John Paul II nails the job market for recent philosophy PhDs in this remark from Laborem exercens (1981 encyclical, ‘On Human Work’):
36. Movements of solidarity in the sphere of work–a solidarity that must never mean being closed to dialogue and collaboration with others–can be necessary also with reference to the condition of social groups that were not previously included in such movements, but which in changing social systems and conditions of living are undergoing what is in effect “proletarianization” or which actually already find themselves in a “proletariat” situation, one which, even if not yet given that name, in fact deserves it. This can be true of certain categories or groups of the working “intelligentsia,” especially when ever wider access to education and an ever increasing number of people with degrees or diplomas in the fields of their cultural preparation are accompanied by a drop in demand for their labor.
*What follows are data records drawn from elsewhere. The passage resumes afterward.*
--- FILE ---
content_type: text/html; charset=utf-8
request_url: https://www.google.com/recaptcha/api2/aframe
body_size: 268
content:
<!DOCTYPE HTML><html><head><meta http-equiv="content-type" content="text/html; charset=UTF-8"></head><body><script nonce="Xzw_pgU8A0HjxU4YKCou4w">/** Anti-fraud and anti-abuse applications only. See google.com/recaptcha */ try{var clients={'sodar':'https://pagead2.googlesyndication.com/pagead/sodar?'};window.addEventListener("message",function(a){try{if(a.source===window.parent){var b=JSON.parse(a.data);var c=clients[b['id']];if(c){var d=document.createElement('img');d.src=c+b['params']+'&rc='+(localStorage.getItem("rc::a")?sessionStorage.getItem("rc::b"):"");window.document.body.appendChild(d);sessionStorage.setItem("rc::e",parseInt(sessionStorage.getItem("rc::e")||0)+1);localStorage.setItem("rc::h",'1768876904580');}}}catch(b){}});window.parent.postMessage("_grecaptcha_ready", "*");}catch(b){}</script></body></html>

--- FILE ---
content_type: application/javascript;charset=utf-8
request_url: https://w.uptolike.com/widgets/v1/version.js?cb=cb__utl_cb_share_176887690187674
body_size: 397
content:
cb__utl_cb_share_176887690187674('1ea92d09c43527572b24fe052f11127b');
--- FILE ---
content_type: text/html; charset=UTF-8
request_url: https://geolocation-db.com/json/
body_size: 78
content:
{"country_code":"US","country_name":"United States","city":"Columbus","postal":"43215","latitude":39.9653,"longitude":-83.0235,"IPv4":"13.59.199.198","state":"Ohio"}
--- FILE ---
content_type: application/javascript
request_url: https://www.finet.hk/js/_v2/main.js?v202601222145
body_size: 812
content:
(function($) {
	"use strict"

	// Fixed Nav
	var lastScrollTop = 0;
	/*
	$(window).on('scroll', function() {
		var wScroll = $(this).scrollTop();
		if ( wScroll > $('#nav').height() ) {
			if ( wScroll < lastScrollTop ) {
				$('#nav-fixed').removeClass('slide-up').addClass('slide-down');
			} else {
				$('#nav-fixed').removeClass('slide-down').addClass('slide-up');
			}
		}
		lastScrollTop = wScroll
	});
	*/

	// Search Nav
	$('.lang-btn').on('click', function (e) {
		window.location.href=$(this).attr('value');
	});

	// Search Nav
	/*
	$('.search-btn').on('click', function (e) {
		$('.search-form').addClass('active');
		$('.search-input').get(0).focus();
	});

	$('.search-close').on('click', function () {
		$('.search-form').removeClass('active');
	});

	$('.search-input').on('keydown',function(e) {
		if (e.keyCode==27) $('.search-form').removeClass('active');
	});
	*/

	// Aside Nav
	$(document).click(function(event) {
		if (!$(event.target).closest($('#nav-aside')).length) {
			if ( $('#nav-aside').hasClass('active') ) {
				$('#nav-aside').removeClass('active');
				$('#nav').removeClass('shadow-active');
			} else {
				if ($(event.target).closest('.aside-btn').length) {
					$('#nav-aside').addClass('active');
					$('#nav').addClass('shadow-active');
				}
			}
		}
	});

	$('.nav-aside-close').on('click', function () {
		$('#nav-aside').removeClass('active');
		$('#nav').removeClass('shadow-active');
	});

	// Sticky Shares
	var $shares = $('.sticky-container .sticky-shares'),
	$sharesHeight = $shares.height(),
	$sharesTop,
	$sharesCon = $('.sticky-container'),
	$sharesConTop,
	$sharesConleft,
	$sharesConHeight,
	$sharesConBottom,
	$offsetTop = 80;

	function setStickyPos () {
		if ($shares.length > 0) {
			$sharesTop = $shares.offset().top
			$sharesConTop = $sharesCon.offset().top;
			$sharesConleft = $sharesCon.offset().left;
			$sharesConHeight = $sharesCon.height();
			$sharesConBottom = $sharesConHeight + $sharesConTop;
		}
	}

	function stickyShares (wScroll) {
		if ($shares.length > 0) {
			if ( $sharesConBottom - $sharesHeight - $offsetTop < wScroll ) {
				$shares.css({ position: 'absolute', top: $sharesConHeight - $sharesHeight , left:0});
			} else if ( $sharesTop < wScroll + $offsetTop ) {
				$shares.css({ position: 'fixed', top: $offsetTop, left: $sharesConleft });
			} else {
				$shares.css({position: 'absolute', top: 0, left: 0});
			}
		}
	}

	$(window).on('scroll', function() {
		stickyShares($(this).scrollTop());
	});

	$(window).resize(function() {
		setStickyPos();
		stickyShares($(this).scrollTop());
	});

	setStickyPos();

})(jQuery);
This unemployment of intellectuals occurs or increases when the education available is not oriented toward the types of employment or service required by the true needs of society, or when there is less demand for work which requires education, at least professional education, than for manual labor, or when it is less well paid. Of course, education in itself is always valuable and an important enrichment of the human person; but in spite of that, “proletarianization” processes remain possible.
Philosophers Professors of the World Unite!! (We’ll invite English, Classics, and Art History profs as well. Hell, all the liberal arts and anyone concerned with non-vocational education is welcome to join our solidarity movement.)